Drakula Untold İçerdiği mesajlarla birlikte, tarihi silip yeniden yazmak gibi bir eğilimden de geri kalmıyor. Geceyarısı Ekspresi travmasını zor atlatan bir ülke olarak Dracula Untold, bizim için çok ayrı bir imtihan niteliğinde. Sizler için Dracula Untold ve gerçek tarih arasındaki uyuşmazlıkları derledik... 

1. Gerçekte Vlad Tepes yani Dracula kimdir?



Adının üçüncü temsilcisi olan Vlad Tepeş, popüler kültürde Kazıklı Voyvoda ya da Kont Drakula olarak tanınır. 1431'de doğan 1476'da ölen Tepeş, barbarlığıyla tanınan bir Eflak prensiydi. Babası tarafından Osmanlı'ya rehin olarak verilen Tepeş, 6 yıl İstanbul başta olmak üzere Osmanlı topraklarında yaşadı. 1448'de Osmanlı'nın desteğiyle Eflak'ın başına geçirilmeye çalışıldı ancak bu girişim bşarısız oldu. Boğdan'a sürgün edilen Vlad 1456'da, Erdel Beyi Hunyadi Yanoş'un desteğiyle Eflak'a bir sefer düzenleyerek, Eflak Voyvodası olarak tahta geçti. Bölgede 6 yıllık bir egemenlik kuran Vlad, bu dönemde eline geçen tüm düşmanları kazığa geçirmek başta olmak üzere bir çok işkence yaparak kötü bir şöhrete sahip oldu. Öldürdüğü kişilerin kanını içtiği çok yoğun bir söylenti halinde dillendirildi. 1459'da Osmanlı'ya başkaldıran ve Macaristan ile ittifak yapan Vlad, Tuna nehrini geçip onbinlerce Sırp, Bulgar ve Türk'ü kazığa geçirip katlederek bölgede büyük bir kaosa sebep oldu. Bunun üzerine 1462'de Fatih Sultan Mehmet komutasında Osmanlı ordusu Vlad'a karşı sefere çıktı. Bu güce karşı fazla direnemeyen Vlad kaçarak Macaristan'a sığındı ancak Macaristan kralı tarafından hapse atıldı. Mahkum olarak geçirdiği iki yılın ardından 1476'da yeniden özgürlüğüne kavuşup Osmanlı'ya karşı Eflak'ı ele geçirmek üzerine giriştiği savaşta mağlup edildi ve öldürüldü. Öldükten sonra başı kesilerek İstanbul'a getirildi ve Fatih Sultan Mehmet'e sunuldu.

Verilen bilgiler
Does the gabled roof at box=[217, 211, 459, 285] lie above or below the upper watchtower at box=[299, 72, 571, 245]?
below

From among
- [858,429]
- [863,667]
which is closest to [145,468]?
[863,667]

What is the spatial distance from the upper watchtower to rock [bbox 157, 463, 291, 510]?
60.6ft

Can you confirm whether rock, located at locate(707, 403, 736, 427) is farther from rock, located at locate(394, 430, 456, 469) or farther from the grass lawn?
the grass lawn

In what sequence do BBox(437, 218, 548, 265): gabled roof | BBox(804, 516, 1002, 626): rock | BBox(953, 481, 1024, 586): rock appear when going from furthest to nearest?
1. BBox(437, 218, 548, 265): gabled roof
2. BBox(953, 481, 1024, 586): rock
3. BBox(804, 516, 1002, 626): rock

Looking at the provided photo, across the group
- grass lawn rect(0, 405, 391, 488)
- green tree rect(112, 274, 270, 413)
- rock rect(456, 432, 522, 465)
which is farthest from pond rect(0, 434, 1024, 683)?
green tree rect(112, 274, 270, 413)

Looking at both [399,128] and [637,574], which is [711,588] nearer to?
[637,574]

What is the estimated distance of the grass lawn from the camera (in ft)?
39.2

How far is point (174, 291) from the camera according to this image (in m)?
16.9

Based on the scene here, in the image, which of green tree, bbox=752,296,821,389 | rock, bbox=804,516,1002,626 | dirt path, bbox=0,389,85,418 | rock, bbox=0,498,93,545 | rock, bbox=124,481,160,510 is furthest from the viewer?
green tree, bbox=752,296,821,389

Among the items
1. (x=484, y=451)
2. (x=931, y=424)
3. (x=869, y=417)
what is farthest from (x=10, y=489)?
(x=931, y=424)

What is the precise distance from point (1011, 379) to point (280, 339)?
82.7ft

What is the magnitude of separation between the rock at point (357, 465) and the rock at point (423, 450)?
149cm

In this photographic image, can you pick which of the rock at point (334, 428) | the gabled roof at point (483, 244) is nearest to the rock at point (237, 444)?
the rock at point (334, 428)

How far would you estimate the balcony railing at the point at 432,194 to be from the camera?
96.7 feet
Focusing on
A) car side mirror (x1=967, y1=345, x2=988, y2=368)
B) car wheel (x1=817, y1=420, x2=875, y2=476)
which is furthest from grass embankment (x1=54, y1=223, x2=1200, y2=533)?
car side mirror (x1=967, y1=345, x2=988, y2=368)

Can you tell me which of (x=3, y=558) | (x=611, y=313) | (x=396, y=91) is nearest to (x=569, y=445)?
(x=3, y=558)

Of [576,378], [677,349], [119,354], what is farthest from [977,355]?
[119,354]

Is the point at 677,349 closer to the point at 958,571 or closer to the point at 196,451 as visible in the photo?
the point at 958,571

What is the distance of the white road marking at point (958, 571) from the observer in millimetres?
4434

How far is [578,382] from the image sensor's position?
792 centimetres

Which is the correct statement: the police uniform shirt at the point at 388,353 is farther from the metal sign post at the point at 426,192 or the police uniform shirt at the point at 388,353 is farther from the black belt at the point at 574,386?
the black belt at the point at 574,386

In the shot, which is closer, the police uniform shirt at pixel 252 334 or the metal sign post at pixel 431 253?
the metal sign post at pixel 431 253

Görevler
**1)** Aşağıdaki ifadelerin Vlad Tepeş hakkındaki metinle uyuşup uyuşmadığını belirtin ve her yanıtı metinden belirleyici sözcükleri aynen alıntılayarak destekleyin. (a) Vlad Tepeş 1431'de doğmuştur. (b) Tepeş, Osmanlı topraklarında on yıl yaşamıştır. (c) Macaristan'a sığınan Vlad, Macaristan kralı tarafından hapse atılmıştır.
**2)** Vlad Tepeş hakkındaki metinde "Drakula Untold İçerdiği" ile başlayıp "arasındaki uyuşmazlıkları derledik..." kısmına kadar süren bölümü, "imtihan" yerine "sınav" koyarak yeniden yazın.

Yanıtlar
**1)**
(a) Evet: "1431'de doğan 1476'da ölen Tepeş"
(b) Hayır: "6 yıl İstanbul başta olmak üzere Osmanlı topraklarında yaşadı"
(c) Evet: "Macaristan kralı tarafından hapse atıldı"

**2)**
Drakula Untold İçerdiği mesajlarla birlikte, tarihi silip yeniden yazmak gibi bir eğilimden de geri kalmıyor. Geceyarısı Ekspresi travmasını zor atlatan bir ülke olarak Dracula Untold, bizim için çok ayrı bir sınav niteliğinde. Sizler için Dracula Untold ve gerçek tarih arasındaki uyuşmazlıkları derledik...